*TRAVAIL À FAIRE*:
a. Reproduisez tout le passage du texte sur le devoir de diligence des entreprises, depuis « Huit ans après » jusqu'à « une législation similaire. » inclus.
b. Poursuivez le texte sur le devoir de diligence des entreprises à partir de sa dernière phrase.

*TEXTE EXTRAIT*:

Un texte collectif de treize représentant·e·s de la société civile.


Huit ans après l’effondrement de l’immeuble Rana Plaza au Bangladesh dans lequel plus de 1 000 travailleurs du textile, en majorité des femmes, ont trouvé la mort, la Belgique n’a toujours pas de législation visant à obliger les entreprises à respecter les droits humains dans le cadre de leurs activités. Pourtant, dans l’économie globalisée d’aujourd’hui, une telle loi s’impose de toute urgence. Il est temps que la Belgique se réveille pour œuvrer à l’élaboration d’une loi nationale forte sur le devoir de diligence et soutenir l’initiative européenne pour une législation similaire.

Il y a de fortes chances que les vêtements que nous portons aient été fabriqués dans des conditions de travail précaire, que notre smartphone contienne des minéraux extraits par des enfants et que le chocolat belge que nous mangeons ait été fabriqué par des personnes réduites en esclavage. Il est hallucinant qu’en 2021, soient encore vendus sans restriction un nombre considérable de ces produits qui font l’objet de violations des droits humains au sein de l’Union européenne où les droits humains sont pourtant tenus en si haute estime par les autorités.

Au cours de la dernière décennie, plusieurs lois de nature volontaire visant les entreprises ont été développées par les Nations Unies et l’OCDE. C’est ainsi qu’a émergé le concept de « devoir de diligence » qui demande aux entreprises d’identifier les impacts négatifs potentiels de leurs activités sur les droits humains et l’environnement et cela tout au long de leur chaîne de valeur. Elles doivent également prendre les mesures nécessaires pour prévenir ces impacts. Les entreprises qui ne s’y plieraient pas pourraient être tenues pour responsables qu’il y ait un dommage ou pas ; et les victimes devraient avoir accès à des réparations.

*LIGNES FOURNIES*:
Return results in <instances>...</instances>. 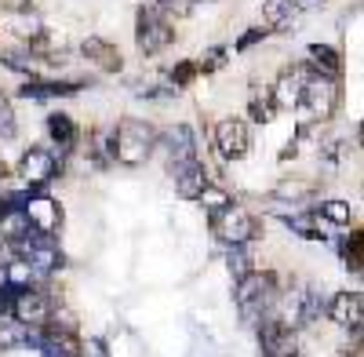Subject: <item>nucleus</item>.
Returning <instances> with one entry per match:
<instances>
[{"mask_svg":"<svg viewBox=\"0 0 364 357\" xmlns=\"http://www.w3.org/2000/svg\"><path fill=\"white\" fill-rule=\"evenodd\" d=\"M226 266H230V274L240 281V277H248L252 274V255H248V245H233L226 252Z\"/></svg>","mask_w":364,"mask_h":357,"instance_id":"nucleus-28","label":"nucleus"},{"mask_svg":"<svg viewBox=\"0 0 364 357\" xmlns=\"http://www.w3.org/2000/svg\"><path fill=\"white\" fill-rule=\"evenodd\" d=\"M204 208H208V215H215V212H223L226 204H233V197L223 190V186H215V183H208L204 190H200V197H197Z\"/></svg>","mask_w":364,"mask_h":357,"instance_id":"nucleus-29","label":"nucleus"},{"mask_svg":"<svg viewBox=\"0 0 364 357\" xmlns=\"http://www.w3.org/2000/svg\"><path fill=\"white\" fill-rule=\"evenodd\" d=\"M51 310H55V303H51V295L41 288V284H33V288H18L15 292V303H11V317L18 321V324H41L51 317Z\"/></svg>","mask_w":364,"mask_h":357,"instance_id":"nucleus-10","label":"nucleus"},{"mask_svg":"<svg viewBox=\"0 0 364 357\" xmlns=\"http://www.w3.org/2000/svg\"><path fill=\"white\" fill-rule=\"evenodd\" d=\"M310 63H295V66H284L281 77L273 80L269 87V99H273V110H299L302 102V87L310 80Z\"/></svg>","mask_w":364,"mask_h":357,"instance_id":"nucleus-7","label":"nucleus"},{"mask_svg":"<svg viewBox=\"0 0 364 357\" xmlns=\"http://www.w3.org/2000/svg\"><path fill=\"white\" fill-rule=\"evenodd\" d=\"M273 303H277V277L252 270L248 277L237 281V307L245 314V321H262Z\"/></svg>","mask_w":364,"mask_h":357,"instance_id":"nucleus-3","label":"nucleus"},{"mask_svg":"<svg viewBox=\"0 0 364 357\" xmlns=\"http://www.w3.org/2000/svg\"><path fill=\"white\" fill-rule=\"evenodd\" d=\"M29 343H37L48 357H84V339L77 336V329H63L55 321H44L41 336H29Z\"/></svg>","mask_w":364,"mask_h":357,"instance_id":"nucleus-8","label":"nucleus"},{"mask_svg":"<svg viewBox=\"0 0 364 357\" xmlns=\"http://www.w3.org/2000/svg\"><path fill=\"white\" fill-rule=\"evenodd\" d=\"M284 223L302 237V241H321V230L314 226V219H310V212L306 208H299V212H291V215H284Z\"/></svg>","mask_w":364,"mask_h":357,"instance_id":"nucleus-27","label":"nucleus"},{"mask_svg":"<svg viewBox=\"0 0 364 357\" xmlns=\"http://www.w3.org/2000/svg\"><path fill=\"white\" fill-rule=\"evenodd\" d=\"M4 4H8L11 11H22V8H29V0H4Z\"/></svg>","mask_w":364,"mask_h":357,"instance_id":"nucleus-39","label":"nucleus"},{"mask_svg":"<svg viewBox=\"0 0 364 357\" xmlns=\"http://www.w3.org/2000/svg\"><path fill=\"white\" fill-rule=\"evenodd\" d=\"M18 135V124H15V106L8 95H0V142H8Z\"/></svg>","mask_w":364,"mask_h":357,"instance_id":"nucleus-30","label":"nucleus"},{"mask_svg":"<svg viewBox=\"0 0 364 357\" xmlns=\"http://www.w3.org/2000/svg\"><path fill=\"white\" fill-rule=\"evenodd\" d=\"M4 284H11L15 292H18V288H33V284H37V270H33L26 259H15V262L8 266V274H4Z\"/></svg>","mask_w":364,"mask_h":357,"instance_id":"nucleus-23","label":"nucleus"},{"mask_svg":"<svg viewBox=\"0 0 364 357\" xmlns=\"http://www.w3.org/2000/svg\"><path fill=\"white\" fill-rule=\"evenodd\" d=\"M197 73H200V70H197V58H186V63H178V66L171 70V84H175V92H178V87H186Z\"/></svg>","mask_w":364,"mask_h":357,"instance_id":"nucleus-34","label":"nucleus"},{"mask_svg":"<svg viewBox=\"0 0 364 357\" xmlns=\"http://www.w3.org/2000/svg\"><path fill=\"white\" fill-rule=\"evenodd\" d=\"M29 343V329L18 321H0V353H8V350H18Z\"/></svg>","mask_w":364,"mask_h":357,"instance_id":"nucleus-22","label":"nucleus"},{"mask_svg":"<svg viewBox=\"0 0 364 357\" xmlns=\"http://www.w3.org/2000/svg\"><path fill=\"white\" fill-rule=\"evenodd\" d=\"M193 157H197V146H193L190 124H175V128L168 132V168L186 164V161H193Z\"/></svg>","mask_w":364,"mask_h":357,"instance_id":"nucleus-17","label":"nucleus"},{"mask_svg":"<svg viewBox=\"0 0 364 357\" xmlns=\"http://www.w3.org/2000/svg\"><path fill=\"white\" fill-rule=\"evenodd\" d=\"M291 4H295V11H310V8H321L324 0H291Z\"/></svg>","mask_w":364,"mask_h":357,"instance_id":"nucleus-38","label":"nucleus"},{"mask_svg":"<svg viewBox=\"0 0 364 357\" xmlns=\"http://www.w3.org/2000/svg\"><path fill=\"white\" fill-rule=\"evenodd\" d=\"M324 314L339 324V329H353L360 332V321H364V299L360 292H336L331 303L324 307Z\"/></svg>","mask_w":364,"mask_h":357,"instance_id":"nucleus-13","label":"nucleus"},{"mask_svg":"<svg viewBox=\"0 0 364 357\" xmlns=\"http://www.w3.org/2000/svg\"><path fill=\"white\" fill-rule=\"evenodd\" d=\"M266 37H269V29H266V26H252V29H245V37H240V41H237L233 48H237V51H248V48L262 44Z\"/></svg>","mask_w":364,"mask_h":357,"instance_id":"nucleus-35","label":"nucleus"},{"mask_svg":"<svg viewBox=\"0 0 364 357\" xmlns=\"http://www.w3.org/2000/svg\"><path fill=\"white\" fill-rule=\"evenodd\" d=\"M58 175V154L48 150V146H29L18 161V178L29 193H37L41 186H48L51 178Z\"/></svg>","mask_w":364,"mask_h":357,"instance_id":"nucleus-6","label":"nucleus"},{"mask_svg":"<svg viewBox=\"0 0 364 357\" xmlns=\"http://www.w3.org/2000/svg\"><path fill=\"white\" fill-rule=\"evenodd\" d=\"M310 70L321 73V77L339 80L343 77V55H339V48H331V44H310Z\"/></svg>","mask_w":364,"mask_h":357,"instance_id":"nucleus-20","label":"nucleus"},{"mask_svg":"<svg viewBox=\"0 0 364 357\" xmlns=\"http://www.w3.org/2000/svg\"><path fill=\"white\" fill-rule=\"evenodd\" d=\"M11 303H15V288L0 284V314H11Z\"/></svg>","mask_w":364,"mask_h":357,"instance_id":"nucleus-36","label":"nucleus"},{"mask_svg":"<svg viewBox=\"0 0 364 357\" xmlns=\"http://www.w3.org/2000/svg\"><path fill=\"white\" fill-rule=\"evenodd\" d=\"M80 55L87 58L91 66H99L106 73H120V66H124V55H120L117 44H109L106 37H87L80 41Z\"/></svg>","mask_w":364,"mask_h":357,"instance_id":"nucleus-15","label":"nucleus"},{"mask_svg":"<svg viewBox=\"0 0 364 357\" xmlns=\"http://www.w3.org/2000/svg\"><path fill=\"white\" fill-rule=\"evenodd\" d=\"M299 18L291 0H262V26L269 33H281V29H291Z\"/></svg>","mask_w":364,"mask_h":357,"instance_id":"nucleus-19","label":"nucleus"},{"mask_svg":"<svg viewBox=\"0 0 364 357\" xmlns=\"http://www.w3.org/2000/svg\"><path fill=\"white\" fill-rule=\"evenodd\" d=\"M84 357H106V343H102V339H91V343L84 346Z\"/></svg>","mask_w":364,"mask_h":357,"instance_id":"nucleus-37","label":"nucleus"},{"mask_svg":"<svg viewBox=\"0 0 364 357\" xmlns=\"http://www.w3.org/2000/svg\"><path fill=\"white\" fill-rule=\"evenodd\" d=\"M8 26H11V33L22 37V41H29L33 33H41V22H37V15H29V8L11 11V15H8Z\"/></svg>","mask_w":364,"mask_h":357,"instance_id":"nucleus-26","label":"nucleus"},{"mask_svg":"<svg viewBox=\"0 0 364 357\" xmlns=\"http://www.w3.org/2000/svg\"><path fill=\"white\" fill-rule=\"evenodd\" d=\"M22 212L29 219V230H37V233L55 237L58 230H63V204H58L55 197H48V193H29Z\"/></svg>","mask_w":364,"mask_h":357,"instance_id":"nucleus-11","label":"nucleus"},{"mask_svg":"<svg viewBox=\"0 0 364 357\" xmlns=\"http://www.w3.org/2000/svg\"><path fill=\"white\" fill-rule=\"evenodd\" d=\"M248 110H252V117H255V121H262V124L269 121L273 113H277V110H273V99H269V87H262V95H259V92L252 95Z\"/></svg>","mask_w":364,"mask_h":357,"instance_id":"nucleus-31","label":"nucleus"},{"mask_svg":"<svg viewBox=\"0 0 364 357\" xmlns=\"http://www.w3.org/2000/svg\"><path fill=\"white\" fill-rule=\"evenodd\" d=\"M259 346H262L266 357H291V353H299L295 332L284 329V324L273 317V314H266V317L259 321Z\"/></svg>","mask_w":364,"mask_h":357,"instance_id":"nucleus-12","label":"nucleus"},{"mask_svg":"<svg viewBox=\"0 0 364 357\" xmlns=\"http://www.w3.org/2000/svg\"><path fill=\"white\" fill-rule=\"evenodd\" d=\"M339 99H343L339 80L310 73L306 87H302V102H299V110L306 113V121H302V124H324V121H331L336 110H339Z\"/></svg>","mask_w":364,"mask_h":357,"instance_id":"nucleus-4","label":"nucleus"},{"mask_svg":"<svg viewBox=\"0 0 364 357\" xmlns=\"http://www.w3.org/2000/svg\"><path fill=\"white\" fill-rule=\"evenodd\" d=\"M317 193V183H302V178H284V183L273 190V201H291V208L295 204H302V201H310Z\"/></svg>","mask_w":364,"mask_h":357,"instance_id":"nucleus-21","label":"nucleus"},{"mask_svg":"<svg viewBox=\"0 0 364 357\" xmlns=\"http://www.w3.org/2000/svg\"><path fill=\"white\" fill-rule=\"evenodd\" d=\"M154 4L168 15V18H186L190 11H193V4L197 0H154Z\"/></svg>","mask_w":364,"mask_h":357,"instance_id":"nucleus-32","label":"nucleus"},{"mask_svg":"<svg viewBox=\"0 0 364 357\" xmlns=\"http://www.w3.org/2000/svg\"><path fill=\"white\" fill-rule=\"evenodd\" d=\"M48 139L58 146V154H70L73 146H77V139H80L77 121H73L70 113H51L48 117Z\"/></svg>","mask_w":364,"mask_h":357,"instance_id":"nucleus-18","label":"nucleus"},{"mask_svg":"<svg viewBox=\"0 0 364 357\" xmlns=\"http://www.w3.org/2000/svg\"><path fill=\"white\" fill-rule=\"evenodd\" d=\"M317 215L328 219V223H336V226H350L353 223V208H350V201H324L317 208Z\"/></svg>","mask_w":364,"mask_h":357,"instance_id":"nucleus-25","label":"nucleus"},{"mask_svg":"<svg viewBox=\"0 0 364 357\" xmlns=\"http://www.w3.org/2000/svg\"><path fill=\"white\" fill-rule=\"evenodd\" d=\"M211 233H215L223 245H230V248L233 245H248V241L259 237V219L248 212V208H240L233 201V204L223 208V212L211 215Z\"/></svg>","mask_w":364,"mask_h":357,"instance_id":"nucleus-5","label":"nucleus"},{"mask_svg":"<svg viewBox=\"0 0 364 357\" xmlns=\"http://www.w3.org/2000/svg\"><path fill=\"white\" fill-rule=\"evenodd\" d=\"M171 41H175L171 18L154 4V0H149V4H139V15H135V48H139V55L154 58V55H161Z\"/></svg>","mask_w":364,"mask_h":357,"instance_id":"nucleus-2","label":"nucleus"},{"mask_svg":"<svg viewBox=\"0 0 364 357\" xmlns=\"http://www.w3.org/2000/svg\"><path fill=\"white\" fill-rule=\"evenodd\" d=\"M0 58H4V66L8 70H15V73H29V80H37V58L33 55H29L26 48H18V51H4V55H0Z\"/></svg>","mask_w":364,"mask_h":357,"instance_id":"nucleus-24","label":"nucleus"},{"mask_svg":"<svg viewBox=\"0 0 364 357\" xmlns=\"http://www.w3.org/2000/svg\"><path fill=\"white\" fill-rule=\"evenodd\" d=\"M215 150L223 161H240L252 150V132L245 117H226V121L215 124Z\"/></svg>","mask_w":364,"mask_h":357,"instance_id":"nucleus-9","label":"nucleus"},{"mask_svg":"<svg viewBox=\"0 0 364 357\" xmlns=\"http://www.w3.org/2000/svg\"><path fill=\"white\" fill-rule=\"evenodd\" d=\"M80 87H84L80 80H26L18 95L41 102V99H66V95H77Z\"/></svg>","mask_w":364,"mask_h":357,"instance_id":"nucleus-16","label":"nucleus"},{"mask_svg":"<svg viewBox=\"0 0 364 357\" xmlns=\"http://www.w3.org/2000/svg\"><path fill=\"white\" fill-rule=\"evenodd\" d=\"M291 357H299V353H291Z\"/></svg>","mask_w":364,"mask_h":357,"instance_id":"nucleus-40","label":"nucleus"},{"mask_svg":"<svg viewBox=\"0 0 364 357\" xmlns=\"http://www.w3.org/2000/svg\"><path fill=\"white\" fill-rule=\"evenodd\" d=\"M0 248H4V245H0Z\"/></svg>","mask_w":364,"mask_h":357,"instance_id":"nucleus-41","label":"nucleus"},{"mask_svg":"<svg viewBox=\"0 0 364 357\" xmlns=\"http://www.w3.org/2000/svg\"><path fill=\"white\" fill-rule=\"evenodd\" d=\"M106 142H109V161L124 164V168H139V164H146L149 157H154L161 135H157V128L149 121L124 117V121L106 135Z\"/></svg>","mask_w":364,"mask_h":357,"instance_id":"nucleus-1","label":"nucleus"},{"mask_svg":"<svg viewBox=\"0 0 364 357\" xmlns=\"http://www.w3.org/2000/svg\"><path fill=\"white\" fill-rule=\"evenodd\" d=\"M360 252H364V237H360V233H353V237H350V241L343 245V255H346V266H350V270H353V274H360Z\"/></svg>","mask_w":364,"mask_h":357,"instance_id":"nucleus-33","label":"nucleus"},{"mask_svg":"<svg viewBox=\"0 0 364 357\" xmlns=\"http://www.w3.org/2000/svg\"><path fill=\"white\" fill-rule=\"evenodd\" d=\"M171 171V178H175V193L182 197V201H197L200 197V190L211 183L208 178V168L193 157V161H186V164H175V168H168Z\"/></svg>","mask_w":364,"mask_h":357,"instance_id":"nucleus-14","label":"nucleus"}]
</instances>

*RÉPONSES AUX CONSIGNES*:
a.
Huit ans après l’effondrement de l’immeuble Rana Plaza au Bangladesh dans lequel plus de 1 000 travailleurs du textile, en majorité des femmes, ont trouvé la mort, la Belgique n’a toujours pas de législation visant à obliger les entreprises à respecter les droits humains dans le cadre de leurs activités. Pourtant, dans l’économie globalisée d’aujourd’hui, une telle loi s’impose de toute urgence. Il est temps que la Belgique se réveille pour œuvrer à l’élaboration d’une loi nationale forte sur le devoir de diligence et soutenir l’initiative européenne pour une législation similaire.

b.
L’approche volontaire ne fonctionne pas

En 2017, la Belgique a adopté son « plan d’action national sur les entreprises et les droits humains ». Malheureusement, l’accent a été mis sur les actions volontaires. Le respect des droits humains dans les chaînes de valeur y est présenté comme une option plutôt qu’une condition de base pour entreprendre.

Compter sur la bonne volonté des entreprises n’est pas suffisant, comme l’a montré une étude de la Commission Européenne qui a révélé qu’actuellement seules 37 % des entreprises du continent pratiquent une forme de diligence raisonnable, et malheureusement souvent imparfaite[[https://ec.europa.eu/info/consultations/finance-2020-sustainable-finance-strategy_en]]. Pendant ce temps, les entreprises qui ne se soucient pas d’éventuelles violations commises au sein de leurs chaînes de valeur se contentent de poursuivre leurs activités, en toute impunité. Il est urgent d’harmoniser les règles pour toutes les entreprises.

Combien ça coûte ?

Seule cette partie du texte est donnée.